Los Angeles, California
1-310-248-3633 or email us <donrw@earthlink.net>

Call to make a reservation for your time and spot.
Bring your uniform and be prepared to do a 2 minute demo or show us a reel of yourself.

"Jean Claude" and fight co-ordinator "Peter Molota" will be here personally and they are 
searching for this the final person for the film.

The person we are trying to find is Asian about 5'9" and up. He must be 175 lbs and up. 
He must be flexible and in good shape with excellent martial arts skills. 25 to 35 years of age. Acting ability is a plus.


----------



## bignick (Sep 6, 2004)

kenpoworks said:
			
		

> Acting ability is a plus.


Van Damme certainly gets by without it...:ultracool 



			
				kempoworks said:
			
		

> The person we are trying to find is Asian about 5'9" and up. He must be 175 lbs and up.

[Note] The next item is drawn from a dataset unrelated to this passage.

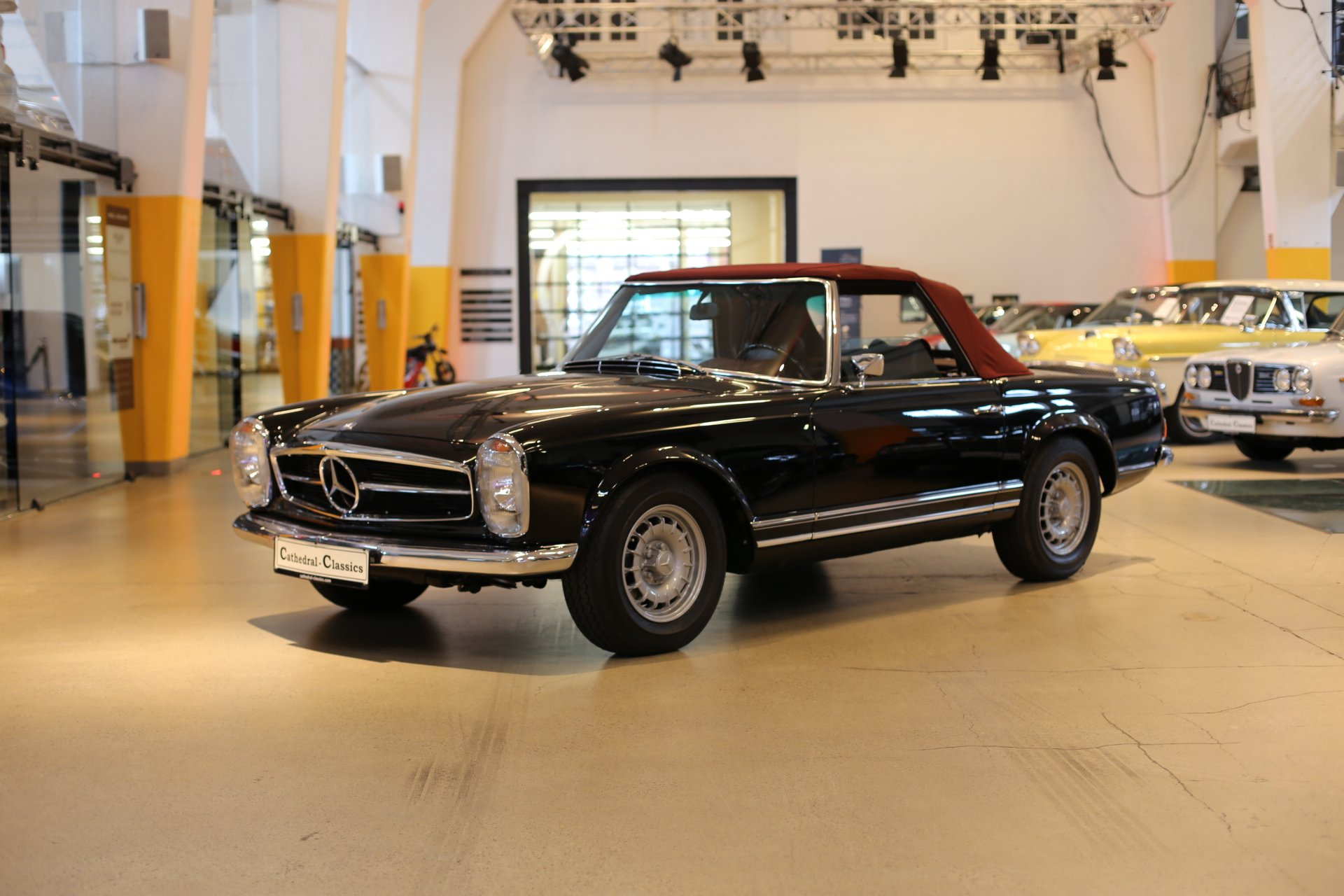 W113 Mercedes 280 SL Automatic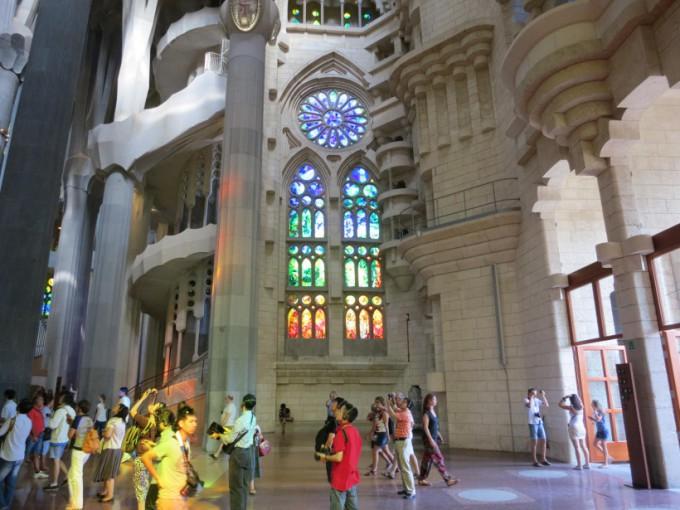 http://www.comfortablelife.asia/images/2013/09/Sagrada-Familia.2012_43-680x510.jpg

well....i'm out of the running...being a 6'5'', 330 lbs and white


----------



## Rob Broad (Sep 6, 2004)

My only question is why is this thread in teh Kenpo section and not in the general Martial arts forum or somewhere more appropriate.


----------



## Sapper6 (Sep 6, 2004)

Rob Broad said:
			
		

> My only question is why is this thread in teh Kenpo section and not in the general Martial arts forum or somewhere more appropriate.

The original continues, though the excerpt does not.